I also don't understand the bit about complexity. From a somewhat abstract level, code gets more complex and harder to work with when you add multiple _different_ interacting components. Having more of the _same_ component—in this case, adding more beads to a string of postprocessing elements—doesn't make anything harder to work with.
Of course it does, it increases the number of possible failures. Doesn't matter of the components are the same, the more you add the more complex it gets. And the worst part is that it's not components we have the source directly available, it's GStreamer components which are most often pre-built from the system distribution.

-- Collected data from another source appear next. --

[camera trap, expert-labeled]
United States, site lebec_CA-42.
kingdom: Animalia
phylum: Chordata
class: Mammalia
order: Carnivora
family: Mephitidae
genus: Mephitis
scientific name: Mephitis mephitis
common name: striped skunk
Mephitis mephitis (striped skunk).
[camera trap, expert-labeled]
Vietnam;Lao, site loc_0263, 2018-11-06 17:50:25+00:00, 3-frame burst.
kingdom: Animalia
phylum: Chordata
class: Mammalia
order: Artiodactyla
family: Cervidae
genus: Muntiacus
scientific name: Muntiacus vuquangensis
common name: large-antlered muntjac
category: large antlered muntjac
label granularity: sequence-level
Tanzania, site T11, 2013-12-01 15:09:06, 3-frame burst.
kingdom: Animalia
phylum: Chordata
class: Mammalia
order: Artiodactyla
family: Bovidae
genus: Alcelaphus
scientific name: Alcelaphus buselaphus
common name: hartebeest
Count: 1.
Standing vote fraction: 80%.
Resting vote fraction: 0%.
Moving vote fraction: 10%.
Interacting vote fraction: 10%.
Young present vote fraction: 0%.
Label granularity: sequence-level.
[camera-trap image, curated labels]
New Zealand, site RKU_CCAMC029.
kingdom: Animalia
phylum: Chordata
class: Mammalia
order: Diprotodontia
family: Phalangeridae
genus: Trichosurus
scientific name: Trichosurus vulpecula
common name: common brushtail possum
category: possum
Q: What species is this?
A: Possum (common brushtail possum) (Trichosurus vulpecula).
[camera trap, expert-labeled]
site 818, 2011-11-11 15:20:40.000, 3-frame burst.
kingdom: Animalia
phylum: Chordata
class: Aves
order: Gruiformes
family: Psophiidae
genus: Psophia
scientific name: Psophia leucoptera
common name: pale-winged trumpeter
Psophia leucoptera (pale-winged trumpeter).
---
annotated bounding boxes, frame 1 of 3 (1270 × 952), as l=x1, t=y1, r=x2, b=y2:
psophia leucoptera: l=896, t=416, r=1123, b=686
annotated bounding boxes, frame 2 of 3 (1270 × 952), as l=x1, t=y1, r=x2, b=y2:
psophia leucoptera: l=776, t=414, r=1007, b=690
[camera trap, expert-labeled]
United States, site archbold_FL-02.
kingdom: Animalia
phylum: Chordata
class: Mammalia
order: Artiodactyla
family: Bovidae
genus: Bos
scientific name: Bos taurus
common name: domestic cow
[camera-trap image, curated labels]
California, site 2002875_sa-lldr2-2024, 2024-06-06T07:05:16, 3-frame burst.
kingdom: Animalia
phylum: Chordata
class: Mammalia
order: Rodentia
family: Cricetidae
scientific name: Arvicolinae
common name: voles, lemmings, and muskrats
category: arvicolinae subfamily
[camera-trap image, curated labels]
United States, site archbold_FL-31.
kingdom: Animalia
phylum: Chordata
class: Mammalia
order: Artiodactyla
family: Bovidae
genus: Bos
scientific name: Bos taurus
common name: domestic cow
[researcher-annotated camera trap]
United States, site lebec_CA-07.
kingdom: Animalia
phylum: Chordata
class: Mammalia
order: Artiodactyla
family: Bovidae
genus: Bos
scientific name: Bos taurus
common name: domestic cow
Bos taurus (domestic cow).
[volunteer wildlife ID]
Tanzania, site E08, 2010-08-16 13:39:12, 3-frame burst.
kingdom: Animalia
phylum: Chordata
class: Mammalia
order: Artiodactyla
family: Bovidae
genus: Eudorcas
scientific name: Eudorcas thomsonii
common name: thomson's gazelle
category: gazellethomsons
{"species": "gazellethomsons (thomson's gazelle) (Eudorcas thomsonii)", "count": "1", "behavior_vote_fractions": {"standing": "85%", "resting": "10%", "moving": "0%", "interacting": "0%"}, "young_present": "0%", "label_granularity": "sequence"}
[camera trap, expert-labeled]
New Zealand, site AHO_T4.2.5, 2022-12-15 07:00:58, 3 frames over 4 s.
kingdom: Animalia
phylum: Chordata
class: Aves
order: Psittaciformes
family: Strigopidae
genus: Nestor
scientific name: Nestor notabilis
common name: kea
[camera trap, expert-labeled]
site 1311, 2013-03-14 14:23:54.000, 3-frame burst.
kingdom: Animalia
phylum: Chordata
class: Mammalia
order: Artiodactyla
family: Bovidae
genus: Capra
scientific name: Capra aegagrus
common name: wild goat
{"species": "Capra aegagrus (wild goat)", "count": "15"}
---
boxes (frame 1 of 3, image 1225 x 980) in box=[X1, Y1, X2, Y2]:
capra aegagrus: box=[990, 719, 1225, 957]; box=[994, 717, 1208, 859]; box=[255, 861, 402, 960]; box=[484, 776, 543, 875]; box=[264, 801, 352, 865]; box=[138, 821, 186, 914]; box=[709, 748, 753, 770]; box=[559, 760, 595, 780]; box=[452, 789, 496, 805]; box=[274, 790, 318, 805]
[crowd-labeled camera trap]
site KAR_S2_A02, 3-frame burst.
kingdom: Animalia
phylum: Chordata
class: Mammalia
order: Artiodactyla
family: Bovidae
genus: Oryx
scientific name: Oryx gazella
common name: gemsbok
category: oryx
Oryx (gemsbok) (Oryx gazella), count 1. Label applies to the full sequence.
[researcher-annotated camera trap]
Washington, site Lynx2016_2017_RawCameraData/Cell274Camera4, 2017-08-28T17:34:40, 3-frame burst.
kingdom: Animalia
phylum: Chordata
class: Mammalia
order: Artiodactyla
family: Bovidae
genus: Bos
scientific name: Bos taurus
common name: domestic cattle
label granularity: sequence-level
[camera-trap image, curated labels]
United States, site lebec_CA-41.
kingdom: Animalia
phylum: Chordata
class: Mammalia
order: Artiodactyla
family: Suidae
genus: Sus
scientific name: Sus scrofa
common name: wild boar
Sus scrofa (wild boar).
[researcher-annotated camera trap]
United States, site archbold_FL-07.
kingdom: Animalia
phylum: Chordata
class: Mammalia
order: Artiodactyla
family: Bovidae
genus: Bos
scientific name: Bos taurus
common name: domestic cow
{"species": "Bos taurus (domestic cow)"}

Take debugging of the current video processor pipeline for instance, you have three elements when we could have only one. The two videoconvert and videoflip are talking to each other back and forth to negotiate their caps. Decyphering the GStreamer trace to understand what is actually going on, and figure out in the end that somewhere in the middle of all these verbose traces, videoflip has decided to drop the pool it was provided by downstream element to use its own, _is_ way more complicated than it could be.
I'm sorry that you had some difficulty there, but I remain unconvinced that a string of three postprocessing elements is more complex than a single postprocessing element interacting with a custom buffer pool. Speaking from experience, I would find it more difficult to maintain and debug these two interacting components, than a string of postprocessing elements.
Even with this said, I'm not conceptually opposed to the idea of using stride, but the hoops we have to jump through to do it seem excessive. I'm not convinced it's better than videoflip.
And I must be missing something, because I don't see this situation tested in test_video_processor()? I only see tests where both the input and output have the same aperture.
There's one test which is fixed with this MR (well now that I've split the last patch, there's another one which is broken then fixed), and it is about using an aperture on input and no aperture on output. It fails before this MR, it passes after.
That test has the same actual aperture on input and output, though, i.e. the same content size, or am I misreading somehow?
And I still don't understand why the format that's passed to wg_transform_set_output_format isn't the format we store as transform->output_format.